| SUPPLIED RECORDS |
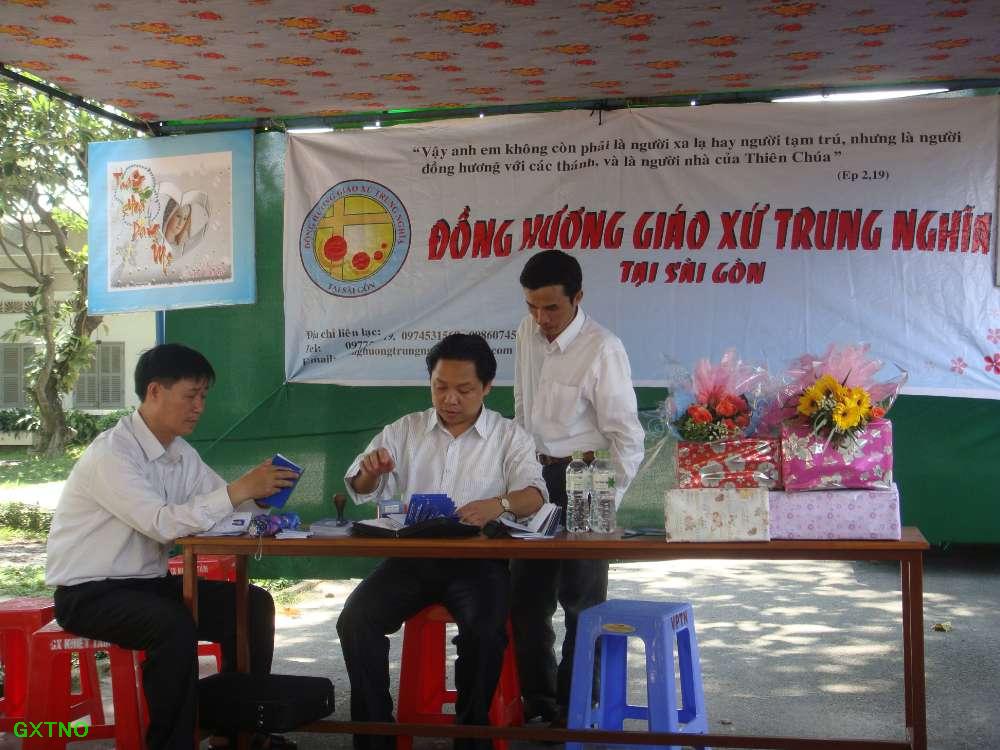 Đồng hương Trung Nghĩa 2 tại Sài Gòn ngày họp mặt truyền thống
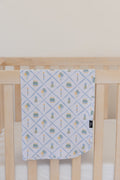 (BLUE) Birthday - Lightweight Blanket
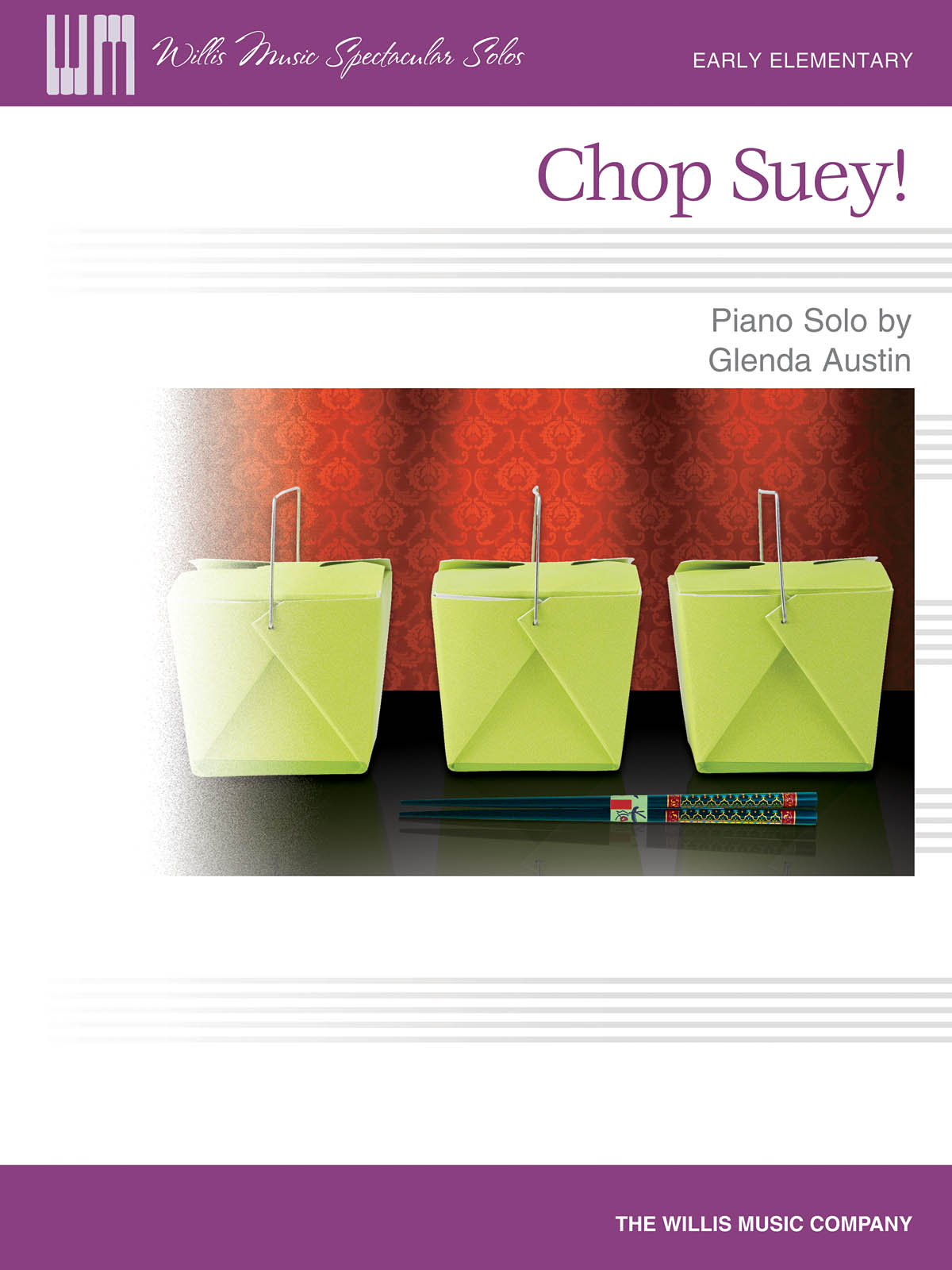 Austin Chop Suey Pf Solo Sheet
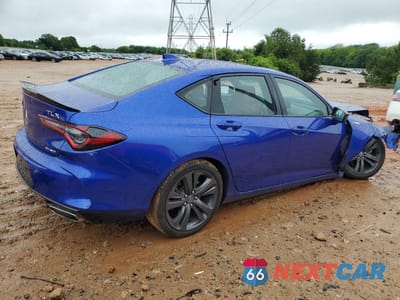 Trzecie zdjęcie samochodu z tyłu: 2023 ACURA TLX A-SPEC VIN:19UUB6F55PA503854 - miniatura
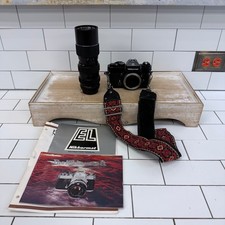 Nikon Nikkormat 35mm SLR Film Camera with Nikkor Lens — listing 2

| TASK REQUIREMENTS |
Quote the caption text of every item above word for word, leaving out the pictures.

| OUTPUT FOR THIS TASK |
 Đồng hương Trung Nghĩa 2 tại Sài Gòn ngày họp mặt truyền thống
 (BLUE) Birthday - Lightweight Blanket
 Austin Chop Suey Pf Solo Sheet
 Trzecie zdjęcie samochodu z tyłu: 2023 ACURA TLX A-SPEC VIN:19UUB6F55PA503854 - miniatura
 Nikon Nikkormat 35mm SLR Film Camera with Nikkor Lens — listing 2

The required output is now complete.